Kendince haklı olabilirdi; toplumun bir kısmı belleğini biraz olsun geride bırakıp hayatına devam edebilmek istiyordu. Ancak açığa çıkartılmamış, hesaplaşılmamış bu travmanın toplumun geleceğine yön verme gücü ihmal ediliyordu, failler kendilerince normal bir yaşamın sefasını sürerken, heveslerini aldıkları iktidar gücünü, başkalarına pişkince devrederken, özgürlük bir toplumun belleğinden sinsice çıkıyor, erke ve güce gerek kalmayan bir şekilde, toplum kendi sınırlarını çizdiği bir alanda hapsoluyordu, toplumsal norm hukukun önüne geçmeye çoktan başlamıştı.
***
12 Eylül, 1980’den bu yana hep varlığını korudu. Anayasası ile varoldu, topluma saldığı korku ile varoldu, otoritenin sarsılmaz gücü olduğuna dair insanları kandırması ile var oldu, mahalle baskısı ile var oldu, kişisel ve toplumsal özgürlüğe kaba güç ile verdiği yanıtla var oldu.

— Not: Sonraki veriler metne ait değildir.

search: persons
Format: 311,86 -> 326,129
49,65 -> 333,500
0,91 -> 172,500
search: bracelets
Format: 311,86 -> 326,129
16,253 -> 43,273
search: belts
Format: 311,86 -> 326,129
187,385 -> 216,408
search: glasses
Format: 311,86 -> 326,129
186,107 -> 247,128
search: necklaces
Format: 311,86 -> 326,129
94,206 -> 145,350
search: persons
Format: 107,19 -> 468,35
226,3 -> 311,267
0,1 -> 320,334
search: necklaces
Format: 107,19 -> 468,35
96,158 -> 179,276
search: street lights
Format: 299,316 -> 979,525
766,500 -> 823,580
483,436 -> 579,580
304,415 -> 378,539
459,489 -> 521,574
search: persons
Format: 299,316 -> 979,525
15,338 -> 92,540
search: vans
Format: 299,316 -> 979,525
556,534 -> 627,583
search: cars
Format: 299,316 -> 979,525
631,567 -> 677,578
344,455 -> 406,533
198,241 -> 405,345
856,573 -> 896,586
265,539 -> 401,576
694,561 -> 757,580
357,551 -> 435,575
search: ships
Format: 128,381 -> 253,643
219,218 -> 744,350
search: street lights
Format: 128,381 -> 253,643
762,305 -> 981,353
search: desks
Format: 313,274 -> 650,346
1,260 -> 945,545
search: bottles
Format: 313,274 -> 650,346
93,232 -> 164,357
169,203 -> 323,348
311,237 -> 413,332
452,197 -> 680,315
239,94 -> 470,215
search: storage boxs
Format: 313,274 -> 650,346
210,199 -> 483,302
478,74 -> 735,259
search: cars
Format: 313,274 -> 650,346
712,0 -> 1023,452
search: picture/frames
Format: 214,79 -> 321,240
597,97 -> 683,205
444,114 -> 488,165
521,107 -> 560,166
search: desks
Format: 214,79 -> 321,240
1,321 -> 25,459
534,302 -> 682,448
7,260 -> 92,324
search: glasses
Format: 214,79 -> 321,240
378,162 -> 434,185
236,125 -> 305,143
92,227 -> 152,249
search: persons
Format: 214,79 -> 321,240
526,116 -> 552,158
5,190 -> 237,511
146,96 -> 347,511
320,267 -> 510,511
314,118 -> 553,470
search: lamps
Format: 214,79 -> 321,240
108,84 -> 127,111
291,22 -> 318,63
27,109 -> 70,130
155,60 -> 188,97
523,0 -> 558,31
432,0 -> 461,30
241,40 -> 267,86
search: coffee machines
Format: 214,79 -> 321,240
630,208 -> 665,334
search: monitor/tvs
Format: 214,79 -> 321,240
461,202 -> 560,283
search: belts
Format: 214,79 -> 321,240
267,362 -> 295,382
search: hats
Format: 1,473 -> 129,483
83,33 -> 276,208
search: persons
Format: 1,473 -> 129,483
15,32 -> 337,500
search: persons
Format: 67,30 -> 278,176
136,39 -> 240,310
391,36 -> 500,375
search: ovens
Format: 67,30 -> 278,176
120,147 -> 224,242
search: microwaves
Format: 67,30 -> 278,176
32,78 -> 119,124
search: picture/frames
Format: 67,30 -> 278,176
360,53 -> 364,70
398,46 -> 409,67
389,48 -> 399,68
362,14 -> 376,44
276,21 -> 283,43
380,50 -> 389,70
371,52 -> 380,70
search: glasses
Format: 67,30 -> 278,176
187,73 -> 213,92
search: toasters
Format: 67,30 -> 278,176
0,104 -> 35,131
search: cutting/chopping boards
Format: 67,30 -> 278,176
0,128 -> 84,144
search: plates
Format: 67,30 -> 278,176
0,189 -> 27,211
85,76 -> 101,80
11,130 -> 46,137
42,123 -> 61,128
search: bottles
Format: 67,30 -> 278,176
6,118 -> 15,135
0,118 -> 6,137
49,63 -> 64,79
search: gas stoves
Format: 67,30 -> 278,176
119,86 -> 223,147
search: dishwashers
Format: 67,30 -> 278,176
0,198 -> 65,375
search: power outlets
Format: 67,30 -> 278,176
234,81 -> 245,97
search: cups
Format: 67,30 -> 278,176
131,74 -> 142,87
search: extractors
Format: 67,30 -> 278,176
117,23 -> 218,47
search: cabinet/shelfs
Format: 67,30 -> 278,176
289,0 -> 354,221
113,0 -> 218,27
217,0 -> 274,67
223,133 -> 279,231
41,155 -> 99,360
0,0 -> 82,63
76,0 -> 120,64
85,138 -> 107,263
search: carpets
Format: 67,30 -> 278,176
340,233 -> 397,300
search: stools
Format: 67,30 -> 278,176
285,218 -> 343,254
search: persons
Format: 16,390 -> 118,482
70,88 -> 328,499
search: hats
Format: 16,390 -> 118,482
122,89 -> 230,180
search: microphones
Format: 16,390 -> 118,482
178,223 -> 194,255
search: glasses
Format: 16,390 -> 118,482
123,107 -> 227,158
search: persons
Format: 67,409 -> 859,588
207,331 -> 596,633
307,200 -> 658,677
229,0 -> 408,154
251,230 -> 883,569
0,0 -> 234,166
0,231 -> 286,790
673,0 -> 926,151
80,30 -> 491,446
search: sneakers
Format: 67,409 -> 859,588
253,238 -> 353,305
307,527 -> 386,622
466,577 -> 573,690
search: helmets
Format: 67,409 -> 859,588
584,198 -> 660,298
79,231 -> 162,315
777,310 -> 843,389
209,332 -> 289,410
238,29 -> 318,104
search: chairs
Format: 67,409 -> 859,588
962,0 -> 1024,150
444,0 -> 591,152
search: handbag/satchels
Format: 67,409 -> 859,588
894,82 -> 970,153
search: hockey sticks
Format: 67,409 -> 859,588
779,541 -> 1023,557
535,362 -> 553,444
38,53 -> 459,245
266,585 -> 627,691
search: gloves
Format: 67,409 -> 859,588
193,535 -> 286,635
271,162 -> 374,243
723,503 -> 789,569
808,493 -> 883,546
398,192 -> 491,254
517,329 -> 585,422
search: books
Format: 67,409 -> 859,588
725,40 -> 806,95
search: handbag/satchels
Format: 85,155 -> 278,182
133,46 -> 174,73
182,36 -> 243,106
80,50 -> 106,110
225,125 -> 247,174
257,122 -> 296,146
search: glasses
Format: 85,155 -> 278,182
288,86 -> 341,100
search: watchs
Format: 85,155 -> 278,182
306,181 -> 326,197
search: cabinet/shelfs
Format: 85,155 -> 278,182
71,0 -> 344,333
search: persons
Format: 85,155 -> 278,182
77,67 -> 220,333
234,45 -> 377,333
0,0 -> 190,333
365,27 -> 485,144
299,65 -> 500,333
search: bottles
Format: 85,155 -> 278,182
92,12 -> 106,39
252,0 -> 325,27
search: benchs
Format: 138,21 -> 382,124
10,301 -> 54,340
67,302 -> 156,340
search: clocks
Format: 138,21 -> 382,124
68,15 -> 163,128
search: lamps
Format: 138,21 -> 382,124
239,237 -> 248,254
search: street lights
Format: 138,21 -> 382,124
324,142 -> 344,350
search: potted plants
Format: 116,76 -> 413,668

Kırk yıldır zaman zaman ülkede yaşanan görece özgürlük zamanlarında bile kılıcını toplumun üzerinde sallayarak var oldu. 12 Eylül yönetme erkine sahip olanların esin kaynağıydı, gizli veya açık bir esin kaynağı. Toplumun genlerine işlemiş bir korkunun ilham hortlağı olarak aramızda hala geziniyor.
Belleklerinde hesaplaşmasını yapmış olanlar dışındaki herkese görünüyor bu hortlak. Yoksa, 12 Eylül’ü yaşamış bir toplumun idam nidalarına bu kadar az bir gürültü yapması mümkün olur muydu? İşkenceye, yönetmen erkinin gücünün umarsızca kullanmasına? Talana, çevre katliamına? Tacize, tecavüze? Çıkar örgütlenmelerine? Susmaya, konuşmamaya, haykırmamaya? Çocuklarının geleceğinin ipotek altına alınmasına? Olmazdı herhalde.
12 Eylül bir takvim yaprağı olarak darbeci 12 Eylül’den hakkını alana dek olmaz en azından.